Paludisme: Première cause de consultation, d’hospitalisation et de décès dans les formations sanitaires en 2018 (Dr Zare)

Le paludisme est une maladie infectieuse provoquée par un parasite appelé Plasmodium. Ce dernier est transmis à l’homme essentiellement à l’occasion de piqûres de moustiques infectés appelés anophèle. A l’occasion Dr la journée mondiale de lutte contre le paludisme célébrée le 25 avril de chaque année, Dr Abdoulaye ZARE, medecin infectiologue revient sur l’état des lieux de la maladie au Burkina et les moyens de prévention.

Quels sont les derniers chiffres de la maladie dans le monde?

Selon le dernier rapport de l’OMS sur le paludisme dans le monde, il y avait environ 241 millions de cas de paludisme pour 627 000 décès dans le monde en 2020. Cela représente environ 14 millions de cas de plus en 2020 par rapport à 2019, et 69 000 décès de plus. Environ deux tiers de ces décès supplémentaires (soit 47 000) étaient imputables à la pandémie à COVID-19. L’Afrique demeure la partie du monde qui porte le poids de la maladie.

En effet, elle cumule 95% des cas de paludisme et 96% des décès enregistrés en 2020 dans le monde (OMS). Au Burkina Faso, selon les estimations, le nombre de cas de paludisme était de 11 567 698 pour 19 979 décès (OMS, 2021).

Quel est l’état des lieux du paludisme au Burkina ?

Le paludisme demeure un problème majeur de santé publique au Burkina Faso. En effet, il constituait la première cause de consultation, d’hospitalisation et de décès dans les formations sanitaire en 2018. Les femmes enceintes et les enfants de moins de 5 ans sont particulièrement les plus vulnérables.
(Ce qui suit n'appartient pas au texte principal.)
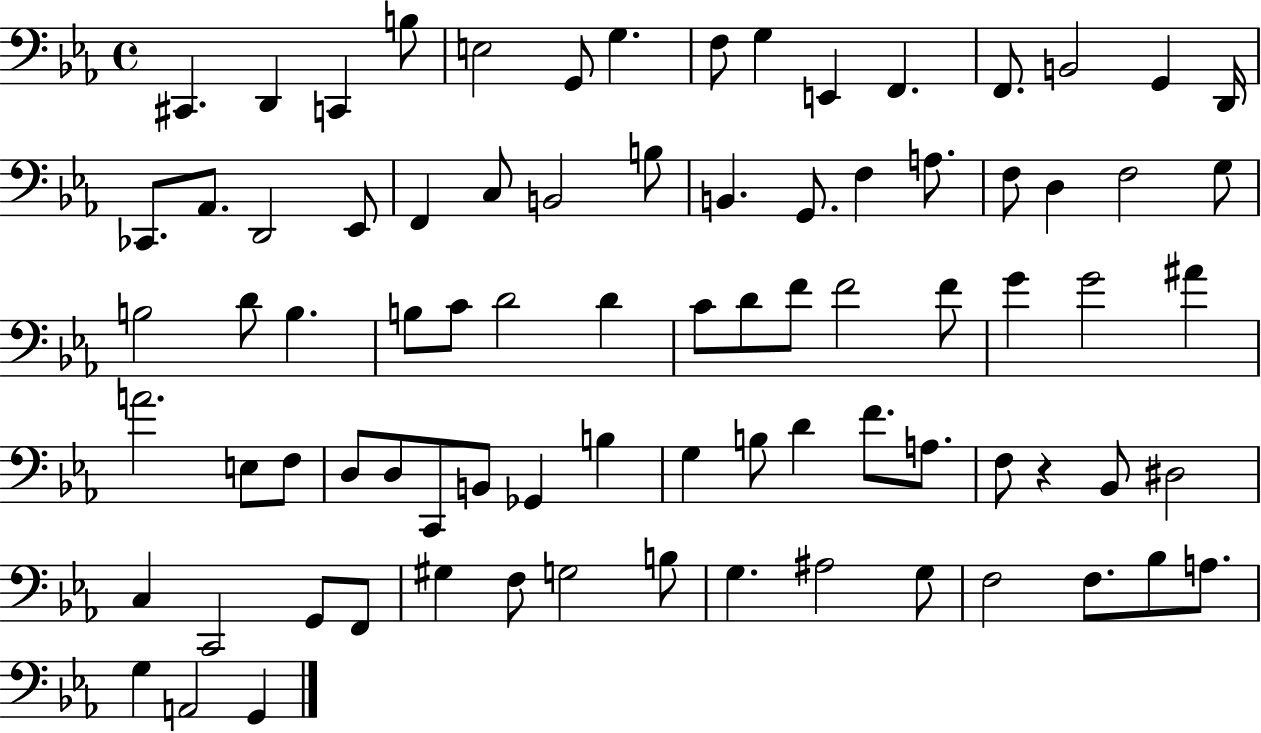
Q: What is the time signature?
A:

Le pays dispose d’une politique nationale de lutte contre le paludisme qui a été révisée en 2016 déclinant un plan stratégique de lutte contre la maladie de 2016 -2020.

Ce plan est essentiellement axé sur la prise en charge des cas de paludisme, la prévention par les médicaments et la lutte anti vectorielle. Les agents de santé à base communautaire (ASBC) sont impliqués dans la lutte contre le paludisme en intervenant dans le diagnostic et la première étape de la prise en charge avant l’accès aux formations sanitaires.

Quels sont les moyens de prévention du paludisme?

Plusieurs moyens existent pour prévenir la transmission du paludisme. Ces moyens ciblent soit le vecteur ou le parasite. On distingue :

– La lutte antivectorielle : elle est efficace dans la prévention de la transmission du parasite. Elle comprend : l’utilisation des moustiquaires imprégnées d’insecticide (MILDA), la pulvérisation intra domiciliaire à effet rémanent, les mesures environnementales qui visent à assainir le cadre de vie afin de réduire les sites de reproduction des moustiques vecteurs de la maladie.

– Les chimiothérapies à but préventif : elles consistent à prendre des médicaments antipaludiques afin de prévenir l’infection palustre. Pour le cas du Burkina Faso, on distingue : la chimioprophylaxie du paludisme saisonnier chez les enfants de moins de cinq ans et le traitement préventif intermittent (TPI) du paludisme chez la femme enceinte.

– La vaccination : elle est désormais citée parmi les moyens de prévention du paludisme. Depuis le 6 octobre 2021, l’OMS recommande l’utilisation du vaccin RTS,S/AS01 (Mosquirix) au profit des enfants en Afrique subsaharienne.